Spinal cord injury (SCI) is a devastating condition that affects about 250,000 Americans with 12,000 cases added annually. These individuals, mostly young men 16-30 years old, remain paralyzed for the rest of their lives, require continuous medical treatment and are often dependent on others. About half the injuries occur as a result of motor vehicle crashes and more than half result in tetraplegia (paralysis from the neck down). Initial costs following injury range from $200,000 to $700,000 with additional lifetime costs exceeding $2 million for the most severe injuries. The total estimated costs in PA alone are $500 million per year for just medical and supportive care with the government being responsible for over 37% of these costs.

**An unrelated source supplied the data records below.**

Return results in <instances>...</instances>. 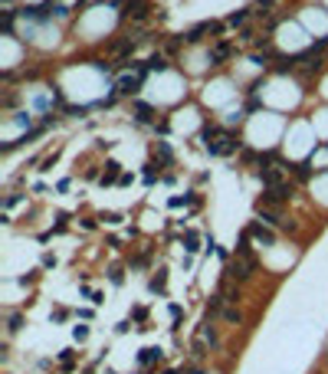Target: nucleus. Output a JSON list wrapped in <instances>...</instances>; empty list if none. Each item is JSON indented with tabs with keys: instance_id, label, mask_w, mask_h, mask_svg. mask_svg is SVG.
<instances>
[{
	"instance_id": "1",
	"label": "nucleus",
	"mask_w": 328,
	"mask_h": 374,
	"mask_svg": "<svg viewBox=\"0 0 328 374\" xmlns=\"http://www.w3.org/2000/svg\"><path fill=\"white\" fill-rule=\"evenodd\" d=\"M256 266H259V259H256V256H236L233 263L223 269V273H227V279H230V282H246V279H253Z\"/></svg>"
},
{
	"instance_id": "2",
	"label": "nucleus",
	"mask_w": 328,
	"mask_h": 374,
	"mask_svg": "<svg viewBox=\"0 0 328 374\" xmlns=\"http://www.w3.org/2000/svg\"><path fill=\"white\" fill-rule=\"evenodd\" d=\"M256 210H259V217H263L269 226H282V230H292V223L282 217L279 207H269V203H256Z\"/></svg>"
},
{
	"instance_id": "3",
	"label": "nucleus",
	"mask_w": 328,
	"mask_h": 374,
	"mask_svg": "<svg viewBox=\"0 0 328 374\" xmlns=\"http://www.w3.org/2000/svg\"><path fill=\"white\" fill-rule=\"evenodd\" d=\"M236 148H240V141H236V138H233V135H230V132H223V135H220V141H213V145H207V151H210V155H220V158L233 155Z\"/></svg>"
},
{
	"instance_id": "4",
	"label": "nucleus",
	"mask_w": 328,
	"mask_h": 374,
	"mask_svg": "<svg viewBox=\"0 0 328 374\" xmlns=\"http://www.w3.org/2000/svg\"><path fill=\"white\" fill-rule=\"evenodd\" d=\"M292 197V187L289 184H279V187H269V190H266L263 194V200L259 203H269V207H279V203H286Z\"/></svg>"
},
{
	"instance_id": "5",
	"label": "nucleus",
	"mask_w": 328,
	"mask_h": 374,
	"mask_svg": "<svg viewBox=\"0 0 328 374\" xmlns=\"http://www.w3.org/2000/svg\"><path fill=\"white\" fill-rule=\"evenodd\" d=\"M246 230H250V236L259 243V246H276V233L269 230V226H263V223H250Z\"/></svg>"
},
{
	"instance_id": "6",
	"label": "nucleus",
	"mask_w": 328,
	"mask_h": 374,
	"mask_svg": "<svg viewBox=\"0 0 328 374\" xmlns=\"http://www.w3.org/2000/svg\"><path fill=\"white\" fill-rule=\"evenodd\" d=\"M259 181L266 184V190H269V187H279L282 184V168H276V164H263V168H259Z\"/></svg>"
},
{
	"instance_id": "7",
	"label": "nucleus",
	"mask_w": 328,
	"mask_h": 374,
	"mask_svg": "<svg viewBox=\"0 0 328 374\" xmlns=\"http://www.w3.org/2000/svg\"><path fill=\"white\" fill-rule=\"evenodd\" d=\"M118 178H122V164L118 161H105V174H102V187H109V184H118Z\"/></svg>"
},
{
	"instance_id": "8",
	"label": "nucleus",
	"mask_w": 328,
	"mask_h": 374,
	"mask_svg": "<svg viewBox=\"0 0 328 374\" xmlns=\"http://www.w3.org/2000/svg\"><path fill=\"white\" fill-rule=\"evenodd\" d=\"M230 56H233V46H230V43H217V46L210 49V66H220V62L230 59Z\"/></svg>"
},
{
	"instance_id": "9",
	"label": "nucleus",
	"mask_w": 328,
	"mask_h": 374,
	"mask_svg": "<svg viewBox=\"0 0 328 374\" xmlns=\"http://www.w3.org/2000/svg\"><path fill=\"white\" fill-rule=\"evenodd\" d=\"M207 355H210V348H207V338L197 335L194 342H190V358H194V361H203Z\"/></svg>"
},
{
	"instance_id": "10",
	"label": "nucleus",
	"mask_w": 328,
	"mask_h": 374,
	"mask_svg": "<svg viewBox=\"0 0 328 374\" xmlns=\"http://www.w3.org/2000/svg\"><path fill=\"white\" fill-rule=\"evenodd\" d=\"M161 355H164L161 348H141L138 365H141V368H151V365H158V361H161Z\"/></svg>"
},
{
	"instance_id": "11",
	"label": "nucleus",
	"mask_w": 328,
	"mask_h": 374,
	"mask_svg": "<svg viewBox=\"0 0 328 374\" xmlns=\"http://www.w3.org/2000/svg\"><path fill=\"white\" fill-rule=\"evenodd\" d=\"M213 26L217 23H197V26H190V30L184 33V39H187V43H197V39H203V33H213Z\"/></svg>"
},
{
	"instance_id": "12",
	"label": "nucleus",
	"mask_w": 328,
	"mask_h": 374,
	"mask_svg": "<svg viewBox=\"0 0 328 374\" xmlns=\"http://www.w3.org/2000/svg\"><path fill=\"white\" fill-rule=\"evenodd\" d=\"M141 89V76H125L122 82H118V92L122 95H135Z\"/></svg>"
},
{
	"instance_id": "13",
	"label": "nucleus",
	"mask_w": 328,
	"mask_h": 374,
	"mask_svg": "<svg viewBox=\"0 0 328 374\" xmlns=\"http://www.w3.org/2000/svg\"><path fill=\"white\" fill-rule=\"evenodd\" d=\"M197 335H203V338H207V345H210V348H220V335H217V328H213L210 322H203V328L197 332Z\"/></svg>"
},
{
	"instance_id": "14",
	"label": "nucleus",
	"mask_w": 328,
	"mask_h": 374,
	"mask_svg": "<svg viewBox=\"0 0 328 374\" xmlns=\"http://www.w3.org/2000/svg\"><path fill=\"white\" fill-rule=\"evenodd\" d=\"M135 118H138L141 125H148L151 118H155V109H151V105H145V102H135Z\"/></svg>"
},
{
	"instance_id": "15",
	"label": "nucleus",
	"mask_w": 328,
	"mask_h": 374,
	"mask_svg": "<svg viewBox=\"0 0 328 374\" xmlns=\"http://www.w3.org/2000/svg\"><path fill=\"white\" fill-rule=\"evenodd\" d=\"M223 302H227V299H223V292H217V296H210V302H207V322H210L213 315H217V312L223 309Z\"/></svg>"
},
{
	"instance_id": "16",
	"label": "nucleus",
	"mask_w": 328,
	"mask_h": 374,
	"mask_svg": "<svg viewBox=\"0 0 328 374\" xmlns=\"http://www.w3.org/2000/svg\"><path fill=\"white\" fill-rule=\"evenodd\" d=\"M223 322H227V325H243V312L236 309V305H227V309H223Z\"/></svg>"
},
{
	"instance_id": "17",
	"label": "nucleus",
	"mask_w": 328,
	"mask_h": 374,
	"mask_svg": "<svg viewBox=\"0 0 328 374\" xmlns=\"http://www.w3.org/2000/svg\"><path fill=\"white\" fill-rule=\"evenodd\" d=\"M72 361H76V351H72V348H63V351H59V368H63L66 374L72 371Z\"/></svg>"
},
{
	"instance_id": "18",
	"label": "nucleus",
	"mask_w": 328,
	"mask_h": 374,
	"mask_svg": "<svg viewBox=\"0 0 328 374\" xmlns=\"http://www.w3.org/2000/svg\"><path fill=\"white\" fill-rule=\"evenodd\" d=\"M220 292H223V299H227L230 305H236V302H240V286H233V282H227V286L220 289Z\"/></svg>"
},
{
	"instance_id": "19",
	"label": "nucleus",
	"mask_w": 328,
	"mask_h": 374,
	"mask_svg": "<svg viewBox=\"0 0 328 374\" xmlns=\"http://www.w3.org/2000/svg\"><path fill=\"white\" fill-rule=\"evenodd\" d=\"M292 171H296L299 181H309V178H312V164H309V161H299V164H292Z\"/></svg>"
},
{
	"instance_id": "20",
	"label": "nucleus",
	"mask_w": 328,
	"mask_h": 374,
	"mask_svg": "<svg viewBox=\"0 0 328 374\" xmlns=\"http://www.w3.org/2000/svg\"><path fill=\"white\" fill-rule=\"evenodd\" d=\"M246 13H250V10H233V13L227 16V26H240V23H246Z\"/></svg>"
},
{
	"instance_id": "21",
	"label": "nucleus",
	"mask_w": 328,
	"mask_h": 374,
	"mask_svg": "<svg viewBox=\"0 0 328 374\" xmlns=\"http://www.w3.org/2000/svg\"><path fill=\"white\" fill-rule=\"evenodd\" d=\"M164 286H167V273L161 269V273H158L155 279H151V292H164Z\"/></svg>"
},
{
	"instance_id": "22",
	"label": "nucleus",
	"mask_w": 328,
	"mask_h": 374,
	"mask_svg": "<svg viewBox=\"0 0 328 374\" xmlns=\"http://www.w3.org/2000/svg\"><path fill=\"white\" fill-rule=\"evenodd\" d=\"M164 69H167V62H164L161 56H151L148 59V72H164Z\"/></svg>"
},
{
	"instance_id": "23",
	"label": "nucleus",
	"mask_w": 328,
	"mask_h": 374,
	"mask_svg": "<svg viewBox=\"0 0 328 374\" xmlns=\"http://www.w3.org/2000/svg\"><path fill=\"white\" fill-rule=\"evenodd\" d=\"M184 243H187V246H184V249H187V253H197V249H200V246H197V243H200V236H197L194 230H190V233L184 236Z\"/></svg>"
},
{
	"instance_id": "24",
	"label": "nucleus",
	"mask_w": 328,
	"mask_h": 374,
	"mask_svg": "<svg viewBox=\"0 0 328 374\" xmlns=\"http://www.w3.org/2000/svg\"><path fill=\"white\" fill-rule=\"evenodd\" d=\"M3 33H13V10H3V20H0Z\"/></svg>"
},
{
	"instance_id": "25",
	"label": "nucleus",
	"mask_w": 328,
	"mask_h": 374,
	"mask_svg": "<svg viewBox=\"0 0 328 374\" xmlns=\"http://www.w3.org/2000/svg\"><path fill=\"white\" fill-rule=\"evenodd\" d=\"M158 155H161V161H164V164H171V161H174L171 148H167V145H164V141H158Z\"/></svg>"
},
{
	"instance_id": "26",
	"label": "nucleus",
	"mask_w": 328,
	"mask_h": 374,
	"mask_svg": "<svg viewBox=\"0 0 328 374\" xmlns=\"http://www.w3.org/2000/svg\"><path fill=\"white\" fill-rule=\"evenodd\" d=\"M10 332H20V328H23V315H20V312H13V315H10Z\"/></svg>"
},
{
	"instance_id": "27",
	"label": "nucleus",
	"mask_w": 328,
	"mask_h": 374,
	"mask_svg": "<svg viewBox=\"0 0 328 374\" xmlns=\"http://www.w3.org/2000/svg\"><path fill=\"white\" fill-rule=\"evenodd\" d=\"M109 279L115 282V286H122V282H125V273H122L118 266H112V269H109Z\"/></svg>"
},
{
	"instance_id": "28",
	"label": "nucleus",
	"mask_w": 328,
	"mask_h": 374,
	"mask_svg": "<svg viewBox=\"0 0 328 374\" xmlns=\"http://www.w3.org/2000/svg\"><path fill=\"white\" fill-rule=\"evenodd\" d=\"M72 335H76V342H86V338H89V328H86V325H76V328H72Z\"/></svg>"
},
{
	"instance_id": "29",
	"label": "nucleus",
	"mask_w": 328,
	"mask_h": 374,
	"mask_svg": "<svg viewBox=\"0 0 328 374\" xmlns=\"http://www.w3.org/2000/svg\"><path fill=\"white\" fill-rule=\"evenodd\" d=\"M155 178H158L155 164H148V168H145V184H155Z\"/></svg>"
},
{
	"instance_id": "30",
	"label": "nucleus",
	"mask_w": 328,
	"mask_h": 374,
	"mask_svg": "<svg viewBox=\"0 0 328 374\" xmlns=\"http://www.w3.org/2000/svg\"><path fill=\"white\" fill-rule=\"evenodd\" d=\"M92 66H95V69H99V72H105V76H109V72H112V66H109V62H102V59H95Z\"/></svg>"
},
{
	"instance_id": "31",
	"label": "nucleus",
	"mask_w": 328,
	"mask_h": 374,
	"mask_svg": "<svg viewBox=\"0 0 328 374\" xmlns=\"http://www.w3.org/2000/svg\"><path fill=\"white\" fill-rule=\"evenodd\" d=\"M132 315H135V322H145V319H148V309H141V305H138Z\"/></svg>"
},
{
	"instance_id": "32",
	"label": "nucleus",
	"mask_w": 328,
	"mask_h": 374,
	"mask_svg": "<svg viewBox=\"0 0 328 374\" xmlns=\"http://www.w3.org/2000/svg\"><path fill=\"white\" fill-rule=\"evenodd\" d=\"M99 220H105V223H118V220H122V217H118V213H102Z\"/></svg>"
},
{
	"instance_id": "33",
	"label": "nucleus",
	"mask_w": 328,
	"mask_h": 374,
	"mask_svg": "<svg viewBox=\"0 0 328 374\" xmlns=\"http://www.w3.org/2000/svg\"><path fill=\"white\" fill-rule=\"evenodd\" d=\"M66 315H69L66 309H56V312H53V322H66Z\"/></svg>"
},
{
	"instance_id": "34",
	"label": "nucleus",
	"mask_w": 328,
	"mask_h": 374,
	"mask_svg": "<svg viewBox=\"0 0 328 374\" xmlns=\"http://www.w3.org/2000/svg\"><path fill=\"white\" fill-rule=\"evenodd\" d=\"M180 315H184V309H180V305H171V319L180 322Z\"/></svg>"
},
{
	"instance_id": "35",
	"label": "nucleus",
	"mask_w": 328,
	"mask_h": 374,
	"mask_svg": "<svg viewBox=\"0 0 328 374\" xmlns=\"http://www.w3.org/2000/svg\"><path fill=\"white\" fill-rule=\"evenodd\" d=\"M256 7H259V13H266V10L273 7V0H256Z\"/></svg>"
},
{
	"instance_id": "36",
	"label": "nucleus",
	"mask_w": 328,
	"mask_h": 374,
	"mask_svg": "<svg viewBox=\"0 0 328 374\" xmlns=\"http://www.w3.org/2000/svg\"><path fill=\"white\" fill-rule=\"evenodd\" d=\"M184 374H207V371H203L200 365H190V368H187V371H184Z\"/></svg>"
},
{
	"instance_id": "37",
	"label": "nucleus",
	"mask_w": 328,
	"mask_h": 374,
	"mask_svg": "<svg viewBox=\"0 0 328 374\" xmlns=\"http://www.w3.org/2000/svg\"><path fill=\"white\" fill-rule=\"evenodd\" d=\"M164 374H184V371H180V368H167V371H164Z\"/></svg>"
},
{
	"instance_id": "38",
	"label": "nucleus",
	"mask_w": 328,
	"mask_h": 374,
	"mask_svg": "<svg viewBox=\"0 0 328 374\" xmlns=\"http://www.w3.org/2000/svg\"><path fill=\"white\" fill-rule=\"evenodd\" d=\"M138 374H148V371H138Z\"/></svg>"
},
{
	"instance_id": "39",
	"label": "nucleus",
	"mask_w": 328,
	"mask_h": 374,
	"mask_svg": "<svg viewBox=\"0 0 328 374\" xmlns=\"http://www.w3.org/2000/svg\"><path fill=\"white\" fill-rule=\"evenodd\" d=\"M49 3H53V0H49Z\"/></svg>"
},
{
	"instance_id": "40",
	"label": "nucleus",
	"mask_w": 328,
	"mask_h": 374,
	"mask_svg": "<svg viewBox=\"0 0 328 374\" xmlns=\"http://www.w3.org/2000/svg\"><path fill=\"white\" fill-rule=\"evenodd\" d=\"M86 374H89V371H86Z\"/></svg>"
}]
</instances>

Although there are no effective treatments for SCI there is growing evidence that protection of the spinal cord from subsequent damage and promoting repair can be induced by drug therapy, transplants and rehabilitation. Promising research in SCI has also revealed that even a modest improvement will have a significant impact on quality of life and health care expenses.
More than 25 years ago, a group of faculty members at the Medical College of Pennsylvania (now the Drexel University College of Medicine) joined together to study ways of treating spinal cord injury (SCI). This group evolved into one of the premier Spinal Cord Injury (SCI) research centers in the world, with innovative and multidisciplinary programs for studying the pathophysiology of SCI and the development of therapeutic strategies to promote recovery of function. It has been recognized by Drexel University as a Center of Excellence in Spinal Cord Research, one which has taken a leading role in the use of combination therapies to address multiple aspects of spinal cord injury in preclinical applications.>
Investigators in the Center apply recent advances in stem cell transplantation, physiology of locomotion, rehabilitation protocols and pharmacological interventions to open new avenues for more effective treatments. The Center has established some of the best core facilities for SCI research to support development of innovative techniques for animal surgery, cell and molecular biology, histology and imaging, with unique strengths in behavioral and physiological analysis of motor, sensory and autonomic function.
The vision of the Center is to continue building a multidisciplinary program by including not only neuroscientists but also biomedical engineers for their insight into motor control, physical therapists for a rehabilitation perspective and a wide range of physicians to integrate clinical applications in critical disciplines such as urology (bladder function), radiology (MRI), neurology and physiatry (outcome measures), orthopedics and neurosurgery (transplantation and clinical trials). Our mission is "to bridge the gap between the discovery phase and clinical application by developing and translating promising research strategies to treat patients whose function has been limited by spinal cord injury".